The label shown when the result is false.

Description

Describe what this variable represents.

Post-Conversation Analysis: Additional Options

When Post-Conversation Analysis is selected, the following sections become available:

Agent Memory & Context

Session agent

Updates context for the specific agent used in this session.

Featured agent

Updates the main Project Lead agent with new insights.

Analytics & Visualization

User Facing

Visualises results as insights to the end-user in the app.

Admin Facing

Logs data to the Analytics Suite for comprehensive reporting.

3rd Party Systems (Webhook Integration)

Enter a webhook URL to forward evaluation results to an external system automatically.

Assets Visibility (Project-Wide)

Project assets can be configured as Global or Non-Global, giving you control over which agents can access them.

Global Assets

Assets marked as Global are available to all agents in the project automatically, without requiring explicit references.

  • All agents can choose to use Global assets, even if not mentioned in their purpose, business process, or guardrails

  • Includes Knowledge Bases, MCP Integrations and Interactive Content

  • Best for shared resources that all agents should have access to

Non-Global Assets

Assets that are not marked as Global are available only to agents that explicitly reference them using @mentions (e.g., @Support_FAQ).

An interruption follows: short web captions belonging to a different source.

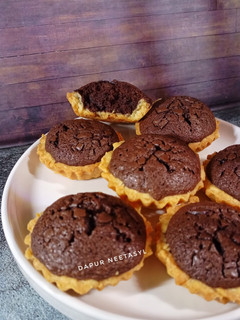 Foto resep Pie Brownies
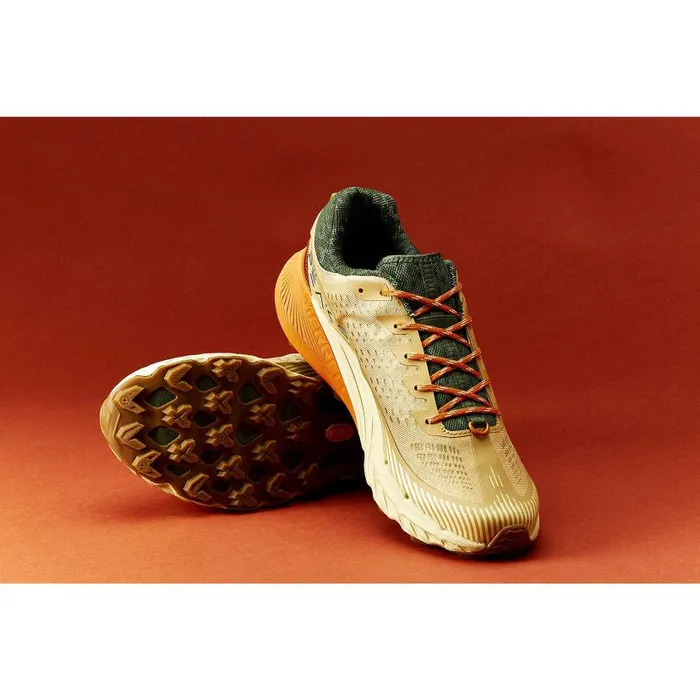 Agility Peak 5 X Huckberry Tan Men Merrell Sneakers Agility Peak 5 X Huckberry Tan Men Merrell Sneakers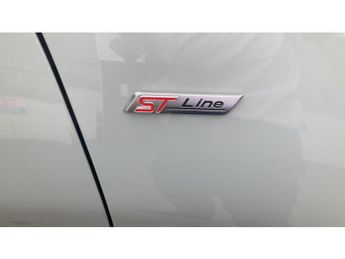 Ford Puma 1.0 EcoBoost Hybrid mHEV ST-Line 5dr DCT Petrol Hatchback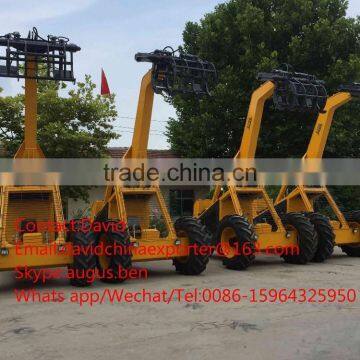 Bell 220E Three Wheel Sugarcane Loader photo-3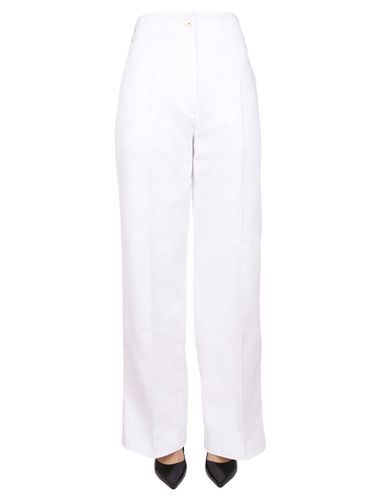 Patou Straight Leg Pants - Patou - Modalova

  • Agent must include the asset reference in their Custom Configuration (purpose, business process, or guardrails)

  • Best for specialized resources that should be isolated to specific agents

  • Provides fine-grained control over asset access per agent within a project

Configuring Asset Visibility

To mark an asset as Global:

  1. Navigate to the asset (Knowledge Bases, MCP Integrations or Interactive Content)

  2. Open an existing asset or create a new one

  3. Toggle the Global setting

  4. Save changes

You can optionally @mention a specific asset (e.g., @Support_FAQ) in an agent’s Custom Configuration to:

  • Guide the agent to prefer it

  • Avoid confusion with similar names

@mentions are never required they’re just for precision.